Balancing Scale And Simplicity In Shared Memory Systems
March 5, 2015 Timothy Prickett Morgan
Sometimes it takes a bit of tweaking to make a technology that is created for supercomputing centers more suitable for high-end enterprise customers, even sophisticated ones that are not afraid to take risks and try something different. The level of scale that enterprises need for their analytical and transaction processing systems are not necessarily on the same order of magnitude as that required to run enormous simulations at HPC centers. But there is enough overlap that technologies created for HPC can be adapted for use in the enterprise.
This is precisely what SGI has done with its “UltraViolet” family of shared memory systems, and from the looks of things, a product line that was revamped last fall with the addition of a new class of UV 300 series machines will go a long way in helping the company extend into new commercial markets as has been its goal for the past several years. Interestingly enough, to better address the needs of these commercial customers, SGI had to back off on the scalability of the top-end UV 2000 systems, which implement what is called non-uniform memory access, or NUMA, and create something that looks a bit more like a classic symmetric multiprocessing (SMP) of days gone by.

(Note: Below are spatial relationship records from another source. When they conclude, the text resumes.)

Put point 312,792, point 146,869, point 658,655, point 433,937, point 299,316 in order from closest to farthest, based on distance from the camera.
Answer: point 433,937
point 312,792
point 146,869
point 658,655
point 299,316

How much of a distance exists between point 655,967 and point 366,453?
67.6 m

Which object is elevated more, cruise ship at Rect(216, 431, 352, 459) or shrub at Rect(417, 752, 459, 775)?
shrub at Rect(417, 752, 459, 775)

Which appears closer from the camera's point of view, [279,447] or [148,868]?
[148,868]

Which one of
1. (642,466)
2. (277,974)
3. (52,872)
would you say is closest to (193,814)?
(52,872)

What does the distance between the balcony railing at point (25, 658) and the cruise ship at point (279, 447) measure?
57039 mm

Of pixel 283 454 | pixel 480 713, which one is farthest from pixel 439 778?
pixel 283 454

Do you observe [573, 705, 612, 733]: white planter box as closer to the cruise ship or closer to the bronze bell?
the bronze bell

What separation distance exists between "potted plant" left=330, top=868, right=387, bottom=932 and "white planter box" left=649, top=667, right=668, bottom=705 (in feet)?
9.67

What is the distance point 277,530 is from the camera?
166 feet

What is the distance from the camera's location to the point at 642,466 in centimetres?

If money had been no object, and if queuing theory and the speed of light did not impose physical barriers to scalability and latency, then large enterprises would still be running their applications on a monstrous, shared system that looked and behaved, as far as software is concerned, like a big, beefy single server. The reason this would be the case is simple to explain: The programming model is much simpler. Applications would run on this single machine and the operating system would take care of assigning compute, memory, and I/O resources and moving data between memory and persistent storage. SMP is a clustering approach that gangs up multiple processors on a single memory bus and gives them access to a shared block of main memory in which their applications run. SMP is difficult to implement because memory accesses have to be the same speed for all processors, a restriction that limits the number of processors that can be linked together in this fashion because of latency issues.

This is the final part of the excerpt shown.